• **TASK TO COMPLETE**
Drop every picture, then transcribe the remaining data exactly.

• **SUPPLIED DATA**
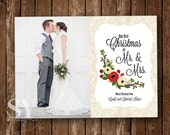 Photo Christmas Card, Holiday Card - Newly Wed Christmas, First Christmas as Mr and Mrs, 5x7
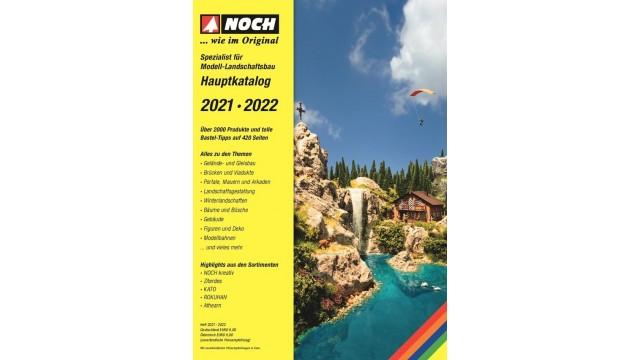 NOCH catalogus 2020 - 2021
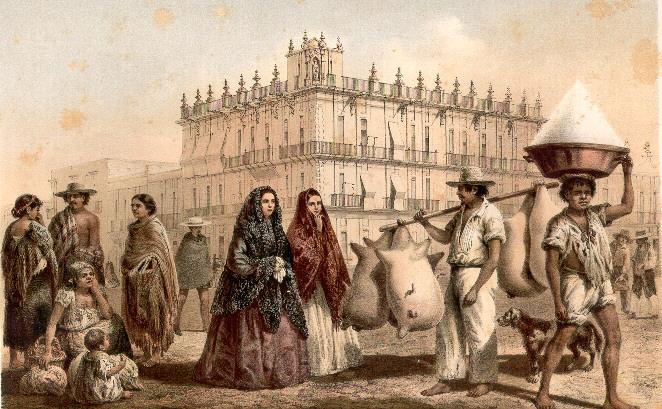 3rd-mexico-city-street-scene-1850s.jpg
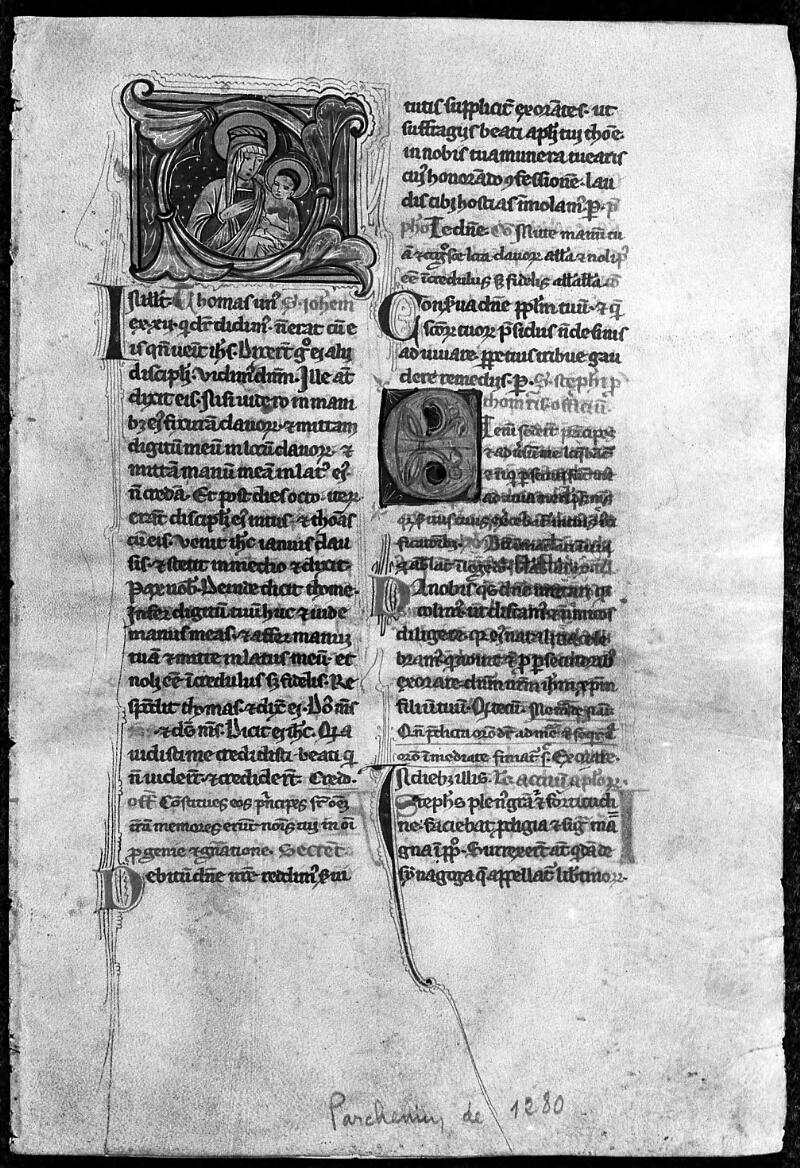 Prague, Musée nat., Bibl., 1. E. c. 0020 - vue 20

• **THE ANSWER**
 Photo Christmas Card, Holiday Card - Newly Wed Christmas, First Christmas as Mr and Mrs, 5x7
 NOCH catalogus 2020 - 2021
 3rd-mexico-city-street-scene-1850s.jpg
 Prague, Musée nat., Bibl., 1. E. c. 0020 - vue 20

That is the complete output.